Import_mbox.sh not working with e-mails from Samsung phone sent via a listserv server

markcoley · January 20, 2022, 11:04am

A strange problem has come to light in my testing setup where I am copying e-mails over to my discourse server and running the import_mbox.sh to incorporate those e-mails. The original e-mails are from from a listserv mailing list.

I’ve found that if people are using Samsung phones, and replying to a previous listserv e-mail, if I try to import that resulting e-mail into discourse it doesn’t extract the new content but just puts up a duplicate of the original e-mail but labelled as if the person who replied has written it.

If I copy/paste the raw e-mail that is problematic into the Emails/Advanced Test box the same issue is present. If I truncate the e-mail and strip out several Samsung-added parts it seems to work.

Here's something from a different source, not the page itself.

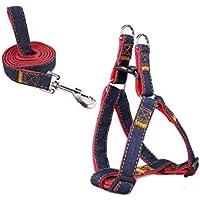 Mimibox No-pull Dog Harness Training Walking Combo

I can’t put copies of the e-mails that trigger this here as they are confidential. E-mails that don’t import have sections like this in them (and there is no human-readable content - it’s all in base64 coding):

[truncated headers here]
Content-Type: multipart/alternative;
	boundary="--_com.samsung.android.email_341310020171250"

----_com.samsung.android.email_341310020171250
Content-Transfer-Encoding: base64
Content-Type: text/plain; charset=UTF-8

VGhlIGxlZ2lzbGF0aW9uI[truncated]
[...]
[truncated]X19fX19fX19fX18NCg==
----_com.samsung.android.email_341310020171250
Content-Type: multipart/related;
	boundary="--_com.samsung.android.email_341310031317791"

pfaffman · January 20, 2022, 1:18pm

So you’ll need to modify import_mbox.sh to truncate the email and strip out the Sammsung nonsense.

It could be an issue that could be resolved in core, as those messages probably fail when processed by emailing them in (but I haven’t looked at the code lately, so I don’t know). In any case, the most expedient solution will likely be to modify the import script for those messages.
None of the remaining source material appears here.